═════ Text block ═════

Episcopalians stand in solidarity with Minnesota’s Anishinaabe to stop oil pipeline construction

Echo President Biden's call for 100% clean energy in the US by 2035

By Lynette Wilson
Posted Jun 11, 2021

Indigenous leaders and activists participate in a prayer on June 7 at the Mississippi headwaters on the third day of the Treaty People Gathering, an organized protest of the Line 3 pipeline, built by Enbridge Energy, in Solway, Minnesota. Photo: Nicholas Pfosi/REUTERS

Editor’s note: The Biden administration on June 24 defended the U.S. Army Corps of Engineers’ decision to permit the Line 3 pipeline expansion. 

[Episcopal News Service] Earlier this week, thousands of people, including Episcopalians from as far as Oregon and Washington, D.C., answered an invitation from Anishinaabe women and traveled to the headwaters of the Mississippi River – Bear Creek, as the Anishinaabe call it – to join them in a nonviolent protest to stop construction on an oil pipeline crossing treaty land in northern Minnesota where the tribe hunts, fishes and gathers wild rice.

═════ Information shown ═════

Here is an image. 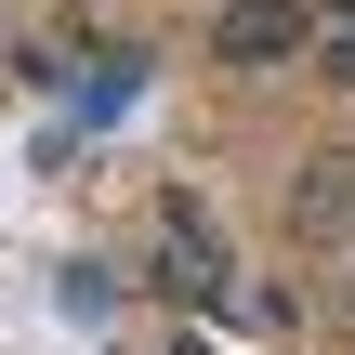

═════

**Written instruction 1**.
Rewrite the paragraph of the pipeline article that begins "[Episcopal News Service] Earlier this week" in a shorter form, keeping its main facts.
**Written instruction 2**.
According to the pipeline article, which activities does the tribe carry out on the treaty land in northern Minnesota? List them all.
**Written instruction 3**.
In the pipeline article, which company built the Line 3 pipeline?
Rely on the pipeline article alone, not on the material.

**Final answer 1**.
This week, thousands of people, including Episcopalians from as far as Oregon and Washington, D.C., accepted an invitation from Anishinaabe women to gather at the Mississippi River headwaters, which the Anishinaabe call Bear Creek. They joined a nonviolent protest to stop construction of an oil pipeline across treaty land in northern Minnesota, where the tribe hunts, fishes and gathers wild rice.

**Final answer 2**.
- Hunting
- Fishing
- Gathering wild rice

**Final answer 3**.
Enbridge Energy built the Line 3 pipeline.